At that point, I could either choose to say “Yeah, it is” and end the conversation, OR if I wanted, I could go into all the things that I do to take care of my hair. Either way, she has expressed appreciation for my hair and admiration for how I maintain it, without low key accusing me of being unclean. See how easy that was?

ANYWAY, so we’re still standing next to each other trynna get food after having this horribly awkward encounter, and I assume, in an attempt to ease the palpable if not suffocating tension, she starts to make small talk about the spread. As you may have guessed, I had ZERO interest in continuing any communication with this broad, but I noticed this super interesting thing happened: all of a sudden, even though this girl had totally been an idiot and offended me, I felt like I had to be nice to her to avoid being seen as (perhaps yet another) “unfriendly black girl.”

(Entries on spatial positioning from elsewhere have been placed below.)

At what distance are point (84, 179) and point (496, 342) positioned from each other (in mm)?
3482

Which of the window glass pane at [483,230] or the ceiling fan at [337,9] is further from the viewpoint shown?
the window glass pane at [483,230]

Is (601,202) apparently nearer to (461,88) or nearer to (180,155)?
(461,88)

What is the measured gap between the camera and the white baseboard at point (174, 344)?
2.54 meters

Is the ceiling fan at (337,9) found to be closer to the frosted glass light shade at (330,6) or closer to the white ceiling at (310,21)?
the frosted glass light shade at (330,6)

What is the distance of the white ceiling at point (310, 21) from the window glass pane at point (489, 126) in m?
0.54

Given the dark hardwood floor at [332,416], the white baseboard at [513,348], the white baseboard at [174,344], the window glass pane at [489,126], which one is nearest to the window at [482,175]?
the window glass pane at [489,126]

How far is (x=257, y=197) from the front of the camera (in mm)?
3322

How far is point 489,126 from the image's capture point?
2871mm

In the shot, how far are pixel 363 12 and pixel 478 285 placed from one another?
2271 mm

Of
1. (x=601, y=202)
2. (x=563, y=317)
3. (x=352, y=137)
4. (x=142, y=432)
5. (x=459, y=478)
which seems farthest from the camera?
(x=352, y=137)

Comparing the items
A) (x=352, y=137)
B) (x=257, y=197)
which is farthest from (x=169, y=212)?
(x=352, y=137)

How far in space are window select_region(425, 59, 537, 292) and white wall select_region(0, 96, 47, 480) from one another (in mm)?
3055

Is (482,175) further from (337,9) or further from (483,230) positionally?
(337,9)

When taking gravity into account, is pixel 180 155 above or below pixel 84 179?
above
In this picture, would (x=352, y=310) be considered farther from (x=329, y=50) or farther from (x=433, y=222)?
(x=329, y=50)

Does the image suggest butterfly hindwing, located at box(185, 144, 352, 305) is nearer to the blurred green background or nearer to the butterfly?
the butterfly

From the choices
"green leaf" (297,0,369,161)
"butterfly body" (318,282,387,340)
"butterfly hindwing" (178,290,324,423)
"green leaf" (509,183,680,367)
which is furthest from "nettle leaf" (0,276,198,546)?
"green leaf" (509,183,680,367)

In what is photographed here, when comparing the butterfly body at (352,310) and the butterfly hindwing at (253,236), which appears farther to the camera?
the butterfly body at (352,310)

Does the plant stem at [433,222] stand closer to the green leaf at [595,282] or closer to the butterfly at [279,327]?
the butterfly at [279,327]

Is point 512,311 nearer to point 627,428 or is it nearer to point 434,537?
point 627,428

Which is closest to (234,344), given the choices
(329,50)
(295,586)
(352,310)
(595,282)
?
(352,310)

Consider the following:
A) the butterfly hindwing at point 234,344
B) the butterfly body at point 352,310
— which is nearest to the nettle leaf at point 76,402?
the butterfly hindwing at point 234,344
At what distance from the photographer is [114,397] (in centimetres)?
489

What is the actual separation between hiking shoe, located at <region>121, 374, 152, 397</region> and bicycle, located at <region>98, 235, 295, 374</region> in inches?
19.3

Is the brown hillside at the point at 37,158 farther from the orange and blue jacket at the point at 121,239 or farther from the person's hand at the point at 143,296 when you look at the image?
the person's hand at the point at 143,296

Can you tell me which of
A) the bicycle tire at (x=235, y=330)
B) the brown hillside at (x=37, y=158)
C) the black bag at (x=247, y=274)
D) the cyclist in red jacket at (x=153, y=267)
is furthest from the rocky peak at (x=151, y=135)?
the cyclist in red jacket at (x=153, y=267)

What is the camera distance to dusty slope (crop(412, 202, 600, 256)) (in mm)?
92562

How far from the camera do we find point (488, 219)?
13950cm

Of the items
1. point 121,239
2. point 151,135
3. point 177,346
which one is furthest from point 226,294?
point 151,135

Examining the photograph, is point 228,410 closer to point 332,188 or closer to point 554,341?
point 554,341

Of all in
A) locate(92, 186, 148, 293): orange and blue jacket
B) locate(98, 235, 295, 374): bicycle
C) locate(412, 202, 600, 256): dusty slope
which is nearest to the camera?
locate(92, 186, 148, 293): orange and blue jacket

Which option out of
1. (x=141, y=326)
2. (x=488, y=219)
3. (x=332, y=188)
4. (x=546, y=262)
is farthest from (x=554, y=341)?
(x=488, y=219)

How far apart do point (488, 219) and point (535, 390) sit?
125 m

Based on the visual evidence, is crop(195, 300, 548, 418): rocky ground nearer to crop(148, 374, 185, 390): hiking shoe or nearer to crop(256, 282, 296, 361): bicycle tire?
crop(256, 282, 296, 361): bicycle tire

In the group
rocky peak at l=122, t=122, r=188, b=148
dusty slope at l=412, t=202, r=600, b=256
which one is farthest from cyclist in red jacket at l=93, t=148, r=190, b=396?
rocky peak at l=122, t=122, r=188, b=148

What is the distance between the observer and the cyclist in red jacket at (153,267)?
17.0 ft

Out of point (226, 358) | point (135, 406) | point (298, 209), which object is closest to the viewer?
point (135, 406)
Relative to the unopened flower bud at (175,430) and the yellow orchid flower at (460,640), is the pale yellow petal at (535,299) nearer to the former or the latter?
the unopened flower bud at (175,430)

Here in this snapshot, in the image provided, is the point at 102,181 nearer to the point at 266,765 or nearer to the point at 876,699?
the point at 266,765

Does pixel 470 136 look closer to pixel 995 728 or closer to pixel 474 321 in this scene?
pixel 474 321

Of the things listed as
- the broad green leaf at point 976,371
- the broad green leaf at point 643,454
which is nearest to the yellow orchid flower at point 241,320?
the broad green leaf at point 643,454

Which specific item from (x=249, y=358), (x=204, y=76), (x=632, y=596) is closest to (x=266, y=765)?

AND HEREIN LIES THE FUCKED UP THING ABOUT RACISM (well, one of them):

Something racist happens. Someone of color has been rightfully upset. But by some CRAZY twist of pure fuckery, the offended ends up being the one taking care of the offenders feelings, lest the offended be deemed as “having an attitude problem” or “not a team player” or “hyper-aggressive” or my personal favorite: the “Angry Black Woman”. So here I was, the only black girl at this party, I had just basically been called dirty by this bitch standing next to me, and I’m having to make dumbass quips about potato chips in order to avoid the Angry Black Woman stereotype. Ain’t that some shit. I cannot TELL you how many times I’ve heard a white person say, in one way or another, something like “I dunno, I just feel intimidated by black people, they’re kind of scary. I tried to say hi to a few of them once and they were unfriendly.” And I’m like, WELL DID YOU SAY SOME STUPID SHIT?! Did you walk up like “AY YO WASSUP PLAYAAAAA?!” and try to make a “cool” hand-shake happen that neither of you had previously agreed upon? Did you ask if watermelon was their favorite fruit? Did you ask if they make Kool-Aid at Thanksgiving? (Actual thing that happened on a Fox News segment) Did you ask them if they had a father? Did you use the N-word? DID YOU ASK THEM IF THEY WASH THEIR HAIR?! Lol LIKE. Come onnnnnnnnnn y’all it’s not hard. I know we’ve all been fucked over by this racist system our country’s been steeped in since its inception and it makes things weird but it doesn’t have to be. All you need is common sense and mutual respect. Maybe ask someone’s name first before diving into their hygienic routine. Maybe ask them what they like to do, what music they listen to, where they got their sweater. There are a LOT of ways to build bridges here people. Asking if someone washes their hair is not one of them.